A dynamometer, or dyno, is a device that uses a braked roller that is driven by the vehicle's driven wheels connected to a computer. What it does is allow the dyno operator to see how the power arrives at the driven wheels for every rpm in every gear. Because the vehicle is actually run, most dynos also add cooling fans and exhaust routing equipment to ensure the engines are thermally stable and exhaust gases don't clog up the room.

Unfortunately, a dynamometer is also expensive and that is why almost all of India's dynamometers are to be found in manufacturer R&D departments. And without a dynamometer to guide the tuning of the chip, accurate results can be hard to get.

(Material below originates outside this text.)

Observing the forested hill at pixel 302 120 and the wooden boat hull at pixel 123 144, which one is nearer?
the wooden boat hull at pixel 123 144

There is always the possibility that the chip tuner is a genius and his experience and skill allows him to design superb chip tunes but by design, geniuses are rare too.

So the question you have to ask the chap offering to sell you an ECU is a) what will the new software do and more importantly b) how was it tuned? A measured improvement in performance is perhaps a reasonably good place to start your search for more performance, but a dyno-tuned piece of software is usually vastly more accurate in terms of fueling and allows the operator to tune the most effective, most efficient map possible.

The expensive, but perhaps safer option is a tuning box like a Power Commander or Juice Box or equivalent. These don't really come with pre-loaded big-power setups. But they do come with the possibility of loading up new maps at will, something most cheaper aftermarket ECUs won't do. If you have a bike available internationally, various forums will quickly lead you to maps that work demonstrably, measurably great on a setup identical to yours or nearly the same as yours. By setup here we mean primarily your exhaust headers and the end can. The beauty of it is that you can try it and then keep or discard the map depending on the result.

The point is that the software-ification of our motorcycles is happening and more and more bikes will have software that governs their engines. Which means tuning the software can allow you to make your engine do things that are more to your liking and, for example, make more power. But just like buying new apps for your mobile phone, all software isn't born equal so you need to be careful with what you are buying. The worst case scenario is a blown engine but a more likely bad situation is an engine that gets damaged over a longer period.

Also remember, that if your motorcycle is still within warranty, messing with the ECU will instantly lead to the cancellation of your warranty.

So pay attention when you're buying and spend the money on reputed brands that can clearly tell you how the new software was tuned, tested and then deployed to market. It may not lead to the cheapest available software, but it should lead you to the best possible software.